Phoenix

The roots of the Holocaust are felt deeply in Christian Petzold’s Phoenix, a quaint tale about a Jewish woman named Nelly (Nina Hoss) who survived Auschwitz, but not without suffering wounds so devastating that she requires facial reconstructive surgery. After the procedure – she asked to look exactly as she one had – she still feels like her identity has been wiped clean; her home has been bombed to bits, her face is like something completely different, and her loving husband Johnny (Ronald Zehrfeld) is nowhere to be found. Searching for Johnny, she finds him bussing tables in a club in the American sector.

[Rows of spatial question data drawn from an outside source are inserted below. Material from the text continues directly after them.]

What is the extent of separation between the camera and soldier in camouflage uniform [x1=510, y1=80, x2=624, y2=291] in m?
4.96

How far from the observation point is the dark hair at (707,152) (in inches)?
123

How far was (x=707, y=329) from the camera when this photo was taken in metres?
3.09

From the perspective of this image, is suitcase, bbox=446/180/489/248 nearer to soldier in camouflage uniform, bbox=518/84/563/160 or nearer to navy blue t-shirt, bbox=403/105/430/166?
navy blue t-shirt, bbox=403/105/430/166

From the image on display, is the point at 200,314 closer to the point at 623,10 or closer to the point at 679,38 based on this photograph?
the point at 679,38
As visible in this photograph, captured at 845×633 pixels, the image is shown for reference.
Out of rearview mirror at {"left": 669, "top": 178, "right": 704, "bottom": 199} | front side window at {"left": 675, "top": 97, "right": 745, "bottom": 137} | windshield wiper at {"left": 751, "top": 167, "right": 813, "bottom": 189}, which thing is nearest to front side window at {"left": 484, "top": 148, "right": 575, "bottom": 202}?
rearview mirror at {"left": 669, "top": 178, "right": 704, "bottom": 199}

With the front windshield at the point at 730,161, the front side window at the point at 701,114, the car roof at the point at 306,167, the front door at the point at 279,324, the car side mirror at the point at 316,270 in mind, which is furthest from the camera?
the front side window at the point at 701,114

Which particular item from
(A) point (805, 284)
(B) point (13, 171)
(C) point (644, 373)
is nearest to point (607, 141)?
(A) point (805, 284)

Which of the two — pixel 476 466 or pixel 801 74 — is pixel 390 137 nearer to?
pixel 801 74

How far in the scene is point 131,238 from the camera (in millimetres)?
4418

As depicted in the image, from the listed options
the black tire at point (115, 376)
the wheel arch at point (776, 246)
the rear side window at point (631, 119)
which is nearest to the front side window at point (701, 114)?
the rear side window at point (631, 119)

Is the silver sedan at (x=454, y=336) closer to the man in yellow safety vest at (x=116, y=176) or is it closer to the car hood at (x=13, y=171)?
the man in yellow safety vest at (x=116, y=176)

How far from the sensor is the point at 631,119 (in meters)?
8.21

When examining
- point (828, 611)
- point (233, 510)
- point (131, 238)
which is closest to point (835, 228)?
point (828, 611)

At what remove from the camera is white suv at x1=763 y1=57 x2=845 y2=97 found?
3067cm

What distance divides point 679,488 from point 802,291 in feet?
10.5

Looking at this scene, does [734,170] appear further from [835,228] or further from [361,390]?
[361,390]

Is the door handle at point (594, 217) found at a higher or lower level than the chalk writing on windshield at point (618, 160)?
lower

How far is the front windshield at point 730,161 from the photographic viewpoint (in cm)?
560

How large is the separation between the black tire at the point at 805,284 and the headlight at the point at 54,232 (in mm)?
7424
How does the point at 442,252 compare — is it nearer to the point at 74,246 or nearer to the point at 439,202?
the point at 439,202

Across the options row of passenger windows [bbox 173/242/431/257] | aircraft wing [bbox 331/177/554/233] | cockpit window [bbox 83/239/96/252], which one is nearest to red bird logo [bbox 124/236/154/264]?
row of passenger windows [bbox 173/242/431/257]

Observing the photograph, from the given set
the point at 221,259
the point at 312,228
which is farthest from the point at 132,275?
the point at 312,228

Despite the warnings of her loyal friend Lene (Nina Kunzendorf) that Johnny betrayed her to the Nazis, Nelly still comes face to face with her husband, who doesn’t recognize her. Upon seeing her, Johnny finds her similar enough to his wife to propose a plan: pretend to be his deceased wife in order to secure her financial assets. What follows is a twisted narrative of a man transforming a woman into his wife, a woman he does not realize is already his wife. Hoss’ performance as Nelly is profound, haunted and painful. Nelly’s progressive knowledge of the moral corruption of the husband she used to love is the rock that this narrative is built on, but outside her performance, Phoenix has an austerity that’s hard to puncture. Other than a dynamite closing scene that packs an emotional punch unlike anything in the film previous, Phoenix is a droll affair without much to separate it from the dozens of Holocaust-themed films we see every year. It’s obvious that Hoss and director Christian Petzold have a great tandem going – this is their fifth film together, and their fourth consecutive – but this is far from their best collaboration.